*GOAL 1*
Please reproduce, word for word, the passage of the golf advice thread below from "I've been playing" up to and including "the ball again.".

*SELECTION*

* * * * * * *

# How do you tell people to stop giving you advice?



## Denominator (Jul 26, 2009)

I've been playing for a little over two years now. The one thing that really pisses me off is the players that think they know the game, but for whatever reason, can't play it well themselves, giving me advice. I use to have a weird wacky swing, but one that would lead me to get birdies, pars, regularly. Once in awhile my game would be off, but for the most part, I was pretty sound. Once I started playing well though, i'd always have some moron within the group try to give me advice (Stand closer to the ball, feet shoulder length apart, etc...). Everyone has a different golf swing, and i've seen that there are two planes of swinging in golf. I don't see why everyone can't just play the game without putting in their two cents about how to swing properly. After I hear advice I end up not being able to hit the ball again. 

What do you guys say to stop people from putting in their opinions on how to fix your game?

* * * * * * *

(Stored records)
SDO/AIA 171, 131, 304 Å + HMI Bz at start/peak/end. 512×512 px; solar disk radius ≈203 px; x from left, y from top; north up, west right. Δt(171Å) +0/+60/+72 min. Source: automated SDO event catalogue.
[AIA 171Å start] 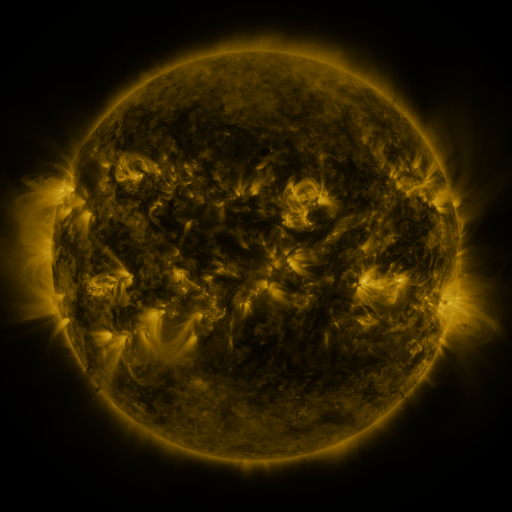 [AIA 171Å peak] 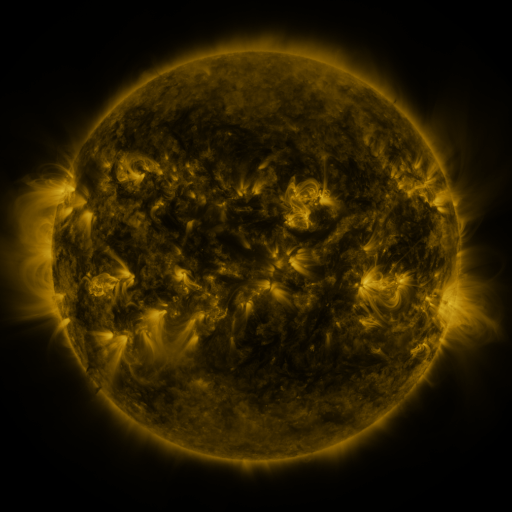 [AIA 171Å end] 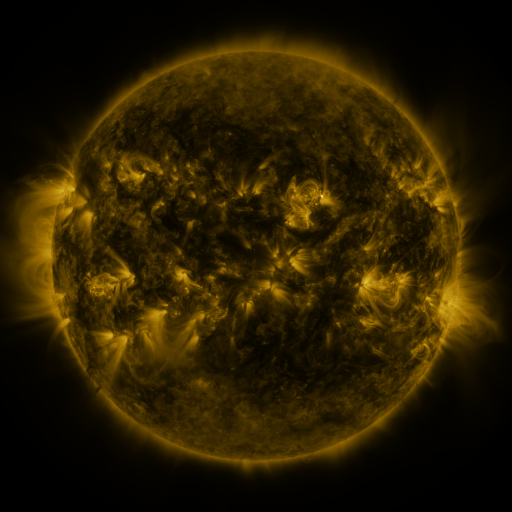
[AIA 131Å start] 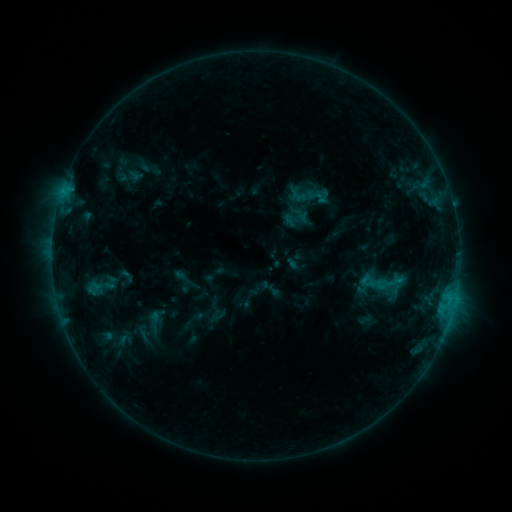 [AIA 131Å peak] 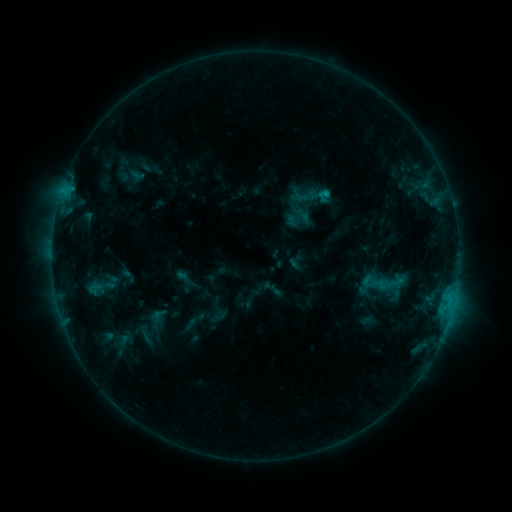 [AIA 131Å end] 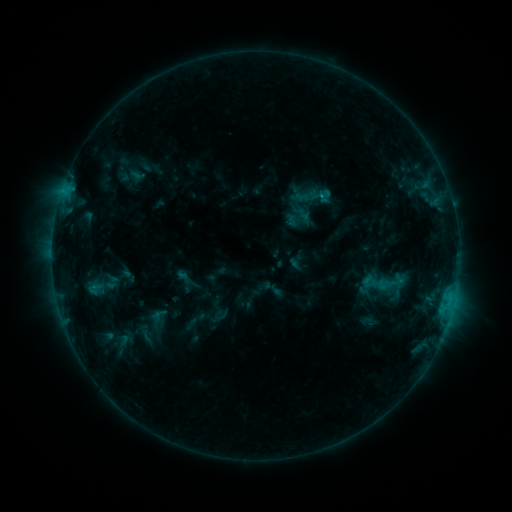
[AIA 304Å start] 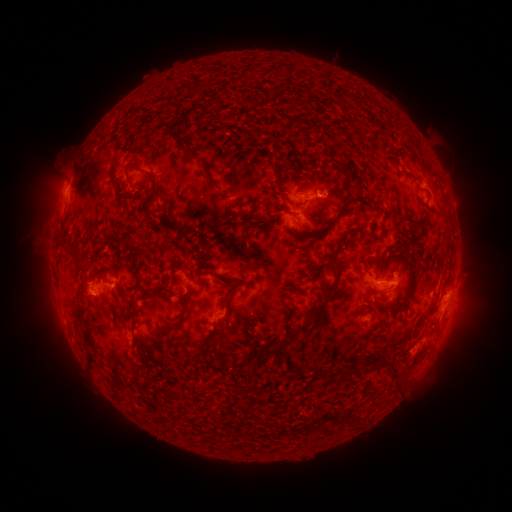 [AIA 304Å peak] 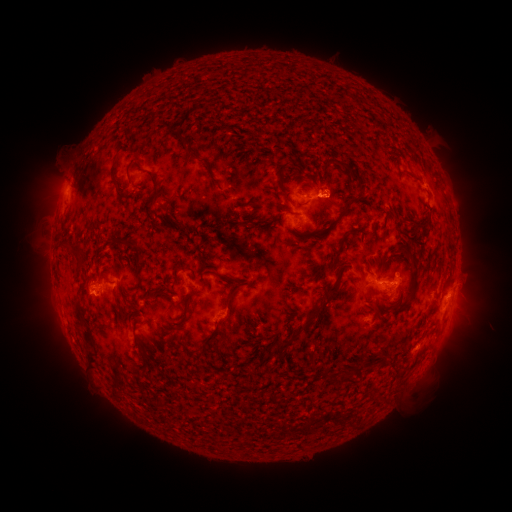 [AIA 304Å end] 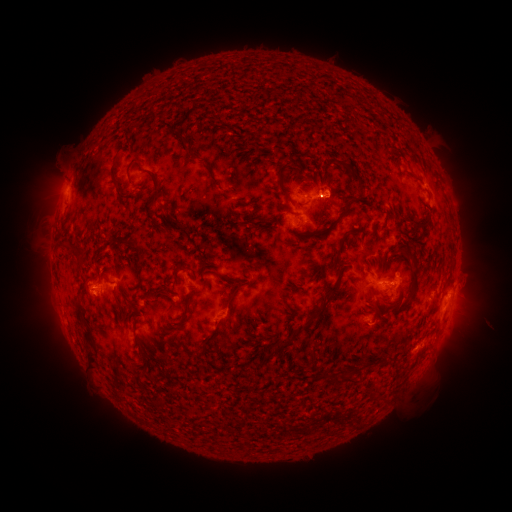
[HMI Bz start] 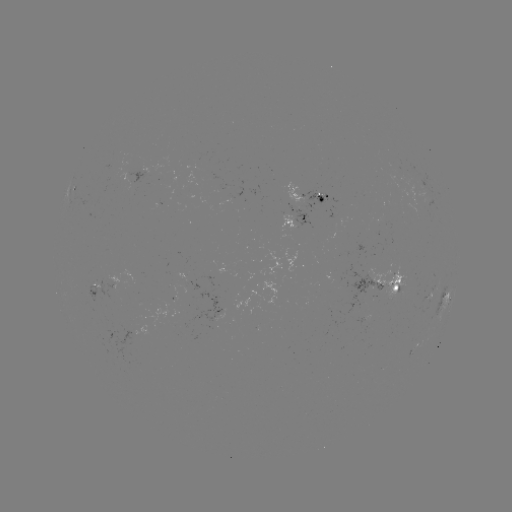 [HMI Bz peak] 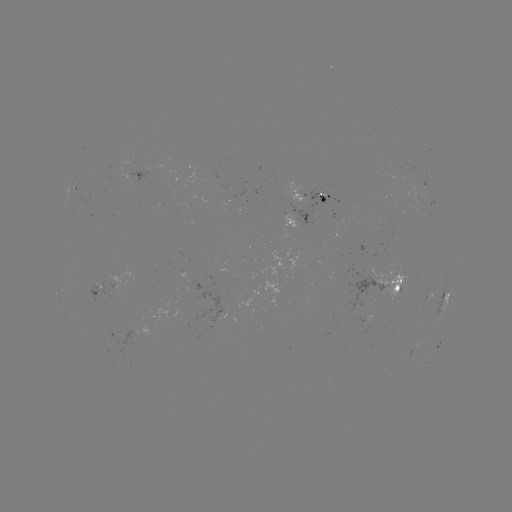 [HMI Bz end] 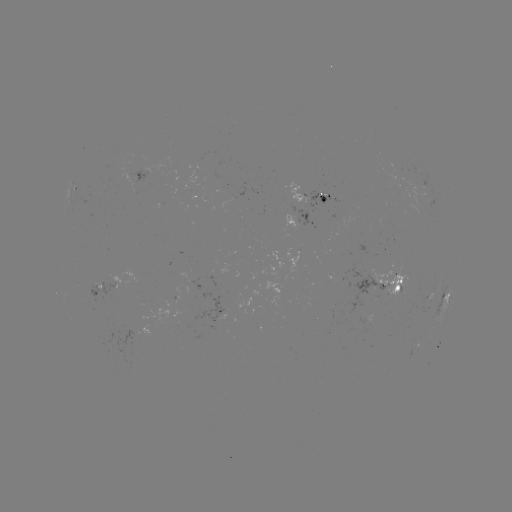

* * * * * * *

*GOAL 2*
Collect every row above that contains the string "disk"; case counts.

*TASK SOLUTION 1*
I've been playing for a little over two years now. The one thing that really pisses me off is the players that think they know the game, but for whatever reason, can't play it well themselves, giving me advice. I use to have a weird wacky swing, but one that would lead me to get birdies, pars, regularly. Once in awhile my game would be off, but for the most part, I was pretty sound. Once I started playing well though, i'd always have some moron within the group try to give me advice (Stand closer to the ball, feet shoulder length apart, etc...). Everyone has a different golf swing, and i've seen that there are two planes of swinging in golf. I don't see why everyone can't just play the game without putting in their two cents about how to swing properly. After I hear advice I end up not being able to hit the ball again.

*TASK SOLUTION 2*
SDO/AIA 171, 131, 304 Å + HMI Bz at start/peak/end. 512×512 px; solar disk radius ≈203 px; x from left, y from top; north up, west right. Δt(171Å) +0/+60/+72 min. Source: automated SDO event catalogue.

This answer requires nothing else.